**研读文本**.
传送门:《计算机网络自顶向下方法第7版》英文×习题汇总
collected by:蛋卷超人

SECTION 3.1-3.3
R1. Suppose the network layer provides the following service. The network layer in the source
host accepts a segment of maximum size 1,200 bytes and a destination host address from the transport layer. The network layer then guarantees to deliver the segment to the transport layer at the destination host. Suppose many network application processes can be running at the destination host.
a. Design the simplest possible transport-layer protocol that will get application data to the desired process at the destination host. Assume the operating system in the destination host has assigned a 4-byte port number to each running application process.
b. Modify this protocol so that it provides a “return address” to the destination process.
c. In your protocols, does the transport layer “have to do anything” in the core of the computer network?

Answer:
a.称这个简单的运输层协议为STP,在发送端,STP接受应用程序要发送的数据(不超过1196字节),然后STP添加4字节头部信息,也就是端口号。将这1200字节的报文段连通目的地址交付给网络层;在接收端,STP提取端口和数据,将数据发送给端口所标志的程序。
b.在头部信息中增加 4 字节的源端口号,将数据减少为 1192 字节。也就是源端口号4字节,目的端口号4字节,数据1192字节。
c. 不需要,计算机网络核心是网络层的事情,因此运输层在网络核心中不需要做任何事。

解释:这里其实就是考察对运输层最基本功能的掌握。还有一点不太明白,为什么端口号是4字节呢?

R2. Consider a planet where everyone belongs to a family of six, every family lives in its own house, each house has a unique address, and each person in a given house has a unique name. Suppose this planet has a mail service that delivers letters from source house to destination house. The mail service requires that (1) the letter be in an envelope, and that (2) the address of the destination house (and nothing more) be clearly written on the envelope.
Suppose each family has a delegate family member who collects and distributes letters for the other family members. The letters do not necessarily provide any indication of the recipients of the letters.
a. Using the solution to Problem R1 above as inspiration, describe a protocol that the delegates can use to deliver letters from a sending family member to a receiving family member.
b. In your protocol, does the mail service ever have to open the envelope and examine the letter in order to provide its service?
Answer:
a. 可以使用R1中b的协议。发送信件时,写信的家庭成员是应用层,必须向家庭老大哥(也就是运输层)提供信件内容、目的住所地址和收件人姓名。老大哥在信的顶部清楚地写上收信人的姓名(也就是目的端口号)。然后,老大哥将信件放在信封中,并在信封上写下目的地房屋的地址(目的IP地址),再把信交给邮政服务。

**书面任务 A**. 将下方网页图片说明数据的全部五行逐字照录,省去图片,只保留文字。

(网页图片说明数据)
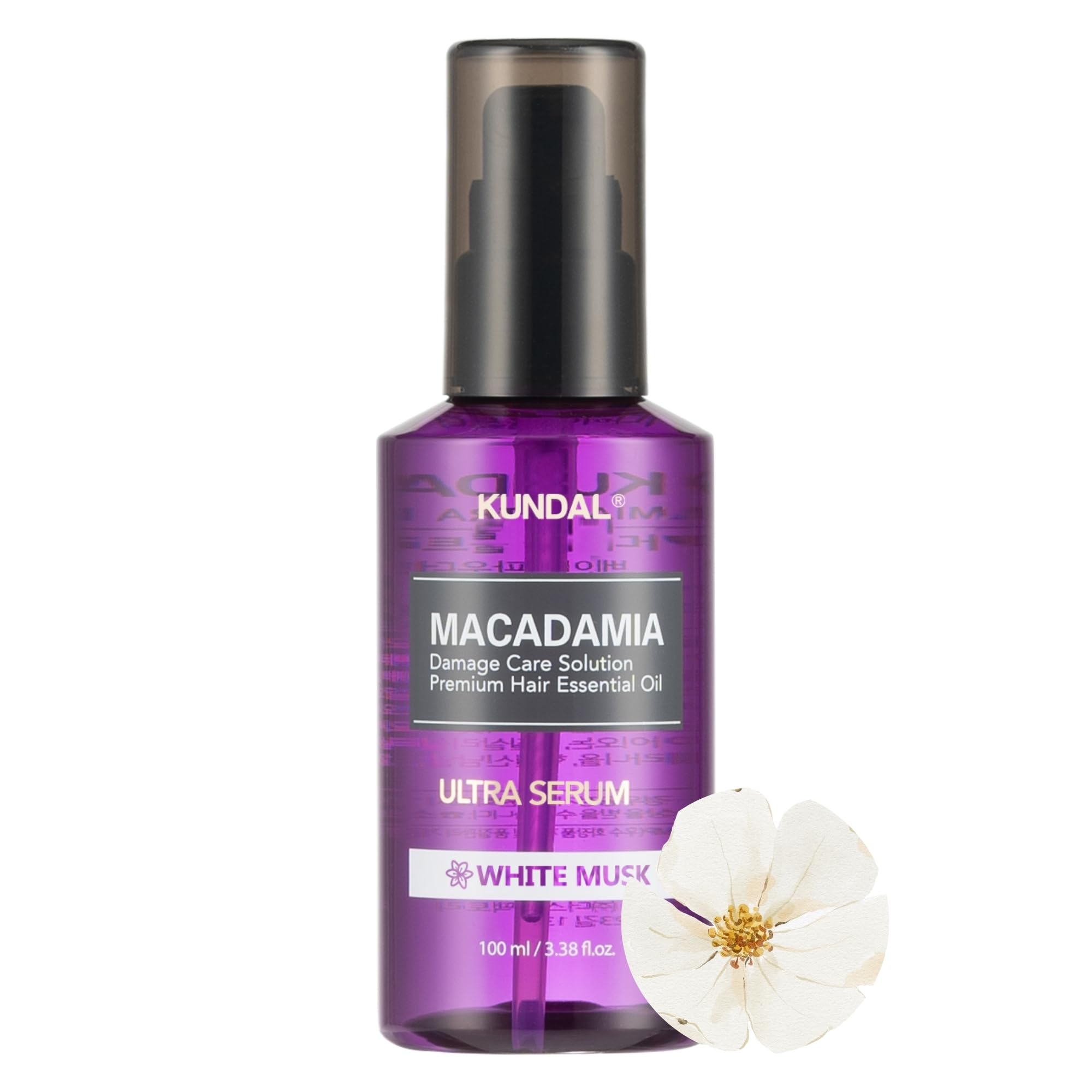 Foto 2 pulgar | Sérum Capilar Kundal Intense Repair Con Macadamia  100 Ml  Almizcle Blanco - Venta Internacional.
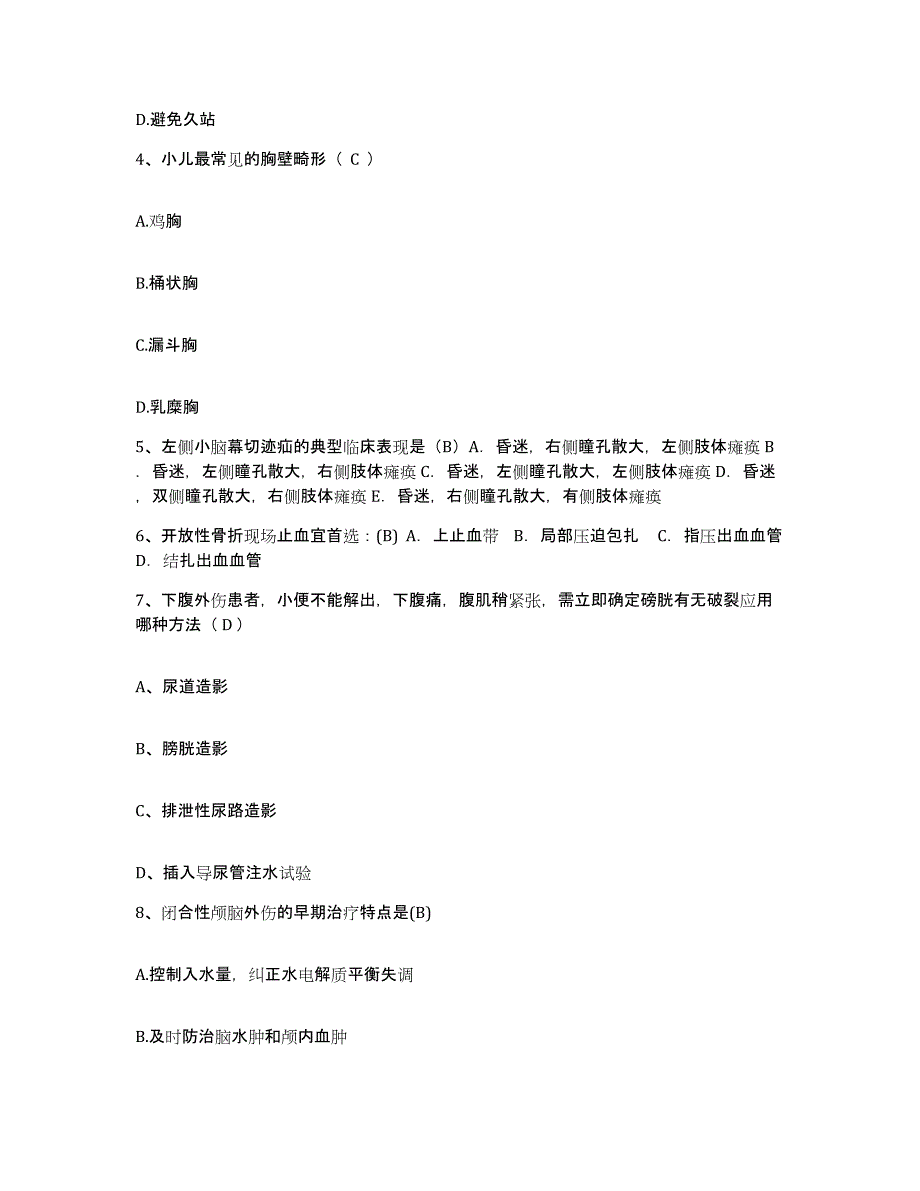 备考2025上海市奉贤区古华医院护士招聘考前冲刺试卷A卷含答案_第2页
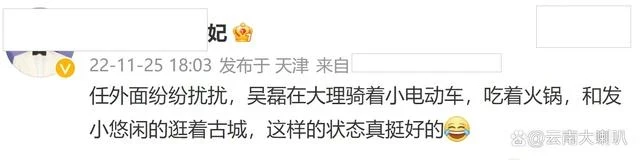 吳磊背著一個丑包包遊逛大理,根據網友的描述,被偶遇的吳磊非常可愛和友善,直言:真是沒有偶像包袱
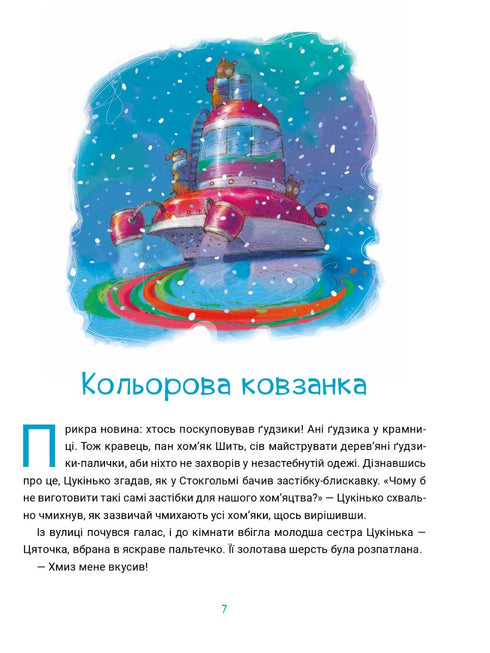 Bureau des inventions Tsoukinka - 9786176144113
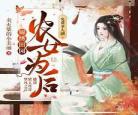 锦绣田园:农家俏悍媳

**书面任务 B**. 紧接上方计算机网络运输层习题文本的最后一句,续写该文本。

**预期输出 A**.
 Foto 2 pulgar | Sérum Capilar Kundal Intense Repair Con Macadamia  100 Ml  Almizcle Blanco - Venta Internacional.
 备考2025上海市奉贤区古华医院护士招聘考前冲刺试卷A卷含答案_第2页
 吳磊背著一個丑包包遊逛大理,根據網友的描述,被偶遇的吳磊非常可愛和友善,直言:真是沒有偶像包袱
 Bureau des inventions Tsoukinka - 9786176144113
 锦绣田园:农家俏悍媳

**预期输出 B**.
在接收方,接受方老大哥从邮件服务部门接收信件,将信件从信封中取出,并记下写在信件顶部的收件人姓名(也就是源端口号),再将该信交给使用此名称的家庭成员。
b. 不,邮件服务不需要打开信封,它只检查信封上的地址。

R3. Consider a TCP connection between Host A and Host B. Suppose that the TCP segments traveling from Host A to Host B have source port number x and destination port number y. What are the source and destination port numbers for the segments traveling from Host B to Host A?
Answer:源端口号是x,目的端口号是y。

SECTION 3.4
R4. Describe why an application developer might choose to run an application over UDP rather than TCP.
Answer:
1)应用程序不需要使用TCP的拥塞控制,因为这可能导致应用程序的发送速率受限制
2)应用程序不需要TCP提供的可靠数据传输。

R5. Why is it that voice and video traffic is often sent over TCP rather than UDP in today’s
Internet? (Hint: The answer we are looking for has nothing to do with TCP’s congestion-control mechanism.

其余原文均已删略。